I am working on a
TabularPandas problem, and I am defining my data as follows:
data = TabularPandas( df, [Categorify, FillMissing], categorical_variables, continuous_variables, y_names=dependent_variable, splits=split_indices, )
which results in a CrossEntropy loss function when instantiating a
tabular_learner, and works great.
At a later point I am resetting the data split (I am using ensembles). I don’t know if there is an easy way to do this, but what I am trying is first stitching up my data in a single DataFrame:
data_df = pd.concat([data.train.xs, data.valid.xs]) data_df[data.y_names] = pd.concat([data.train.y, data.valid.y])
and then redeclaring a
TabularPandas object, exactly like before!
data = TabularPandas( data_df, [Categorify, FillMissing], data.cat_names, data.cont_names, y_names=data.y_names, splits=splits, )
where I pass new lists of indices for splits.

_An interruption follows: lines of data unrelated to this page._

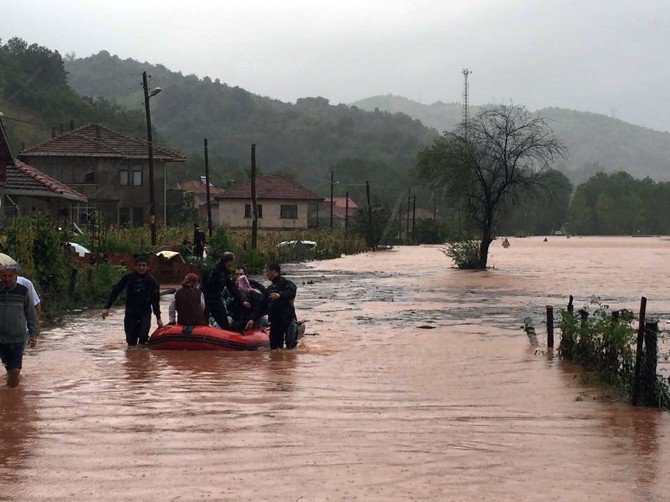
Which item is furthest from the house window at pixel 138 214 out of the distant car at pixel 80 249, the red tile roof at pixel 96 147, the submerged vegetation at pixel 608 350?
the submerged vegetation at pixel 608 350

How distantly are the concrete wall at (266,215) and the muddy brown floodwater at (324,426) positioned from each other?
66.6m

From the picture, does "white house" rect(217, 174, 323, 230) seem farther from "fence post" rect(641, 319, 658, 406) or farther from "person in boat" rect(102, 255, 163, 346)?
"fence post" rect(641, 319, 658, 406)

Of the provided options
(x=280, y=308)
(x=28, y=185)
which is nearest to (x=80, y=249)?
(x=28, y=185)

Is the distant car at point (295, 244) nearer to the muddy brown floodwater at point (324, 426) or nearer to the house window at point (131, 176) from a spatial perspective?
the house window at point (131, 176)

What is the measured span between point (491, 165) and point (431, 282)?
12.6 m

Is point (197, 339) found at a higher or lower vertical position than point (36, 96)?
lower

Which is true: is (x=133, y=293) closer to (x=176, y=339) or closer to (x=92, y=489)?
(x=176, y=339)

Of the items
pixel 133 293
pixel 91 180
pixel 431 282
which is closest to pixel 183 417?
pixel 133 293

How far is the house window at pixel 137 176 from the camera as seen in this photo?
6344 cm

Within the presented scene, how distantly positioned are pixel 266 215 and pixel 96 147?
1047 inches

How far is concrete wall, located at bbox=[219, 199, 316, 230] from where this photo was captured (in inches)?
3445

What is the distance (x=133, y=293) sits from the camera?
53.1ft

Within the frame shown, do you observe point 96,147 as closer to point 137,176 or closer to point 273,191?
point 137,176

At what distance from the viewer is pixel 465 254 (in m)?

The DataFrames seem correct (
data.train.xs.head() gives the same result before and after if I don’t get new indices for the split). But now my loss is
MSELoss, which is clearly not what I need. I guess I can manually fix my loss, but I need to understand why this is changing, because it may indicate other problems I am overlooking.
I double checked that
data.valid.y are both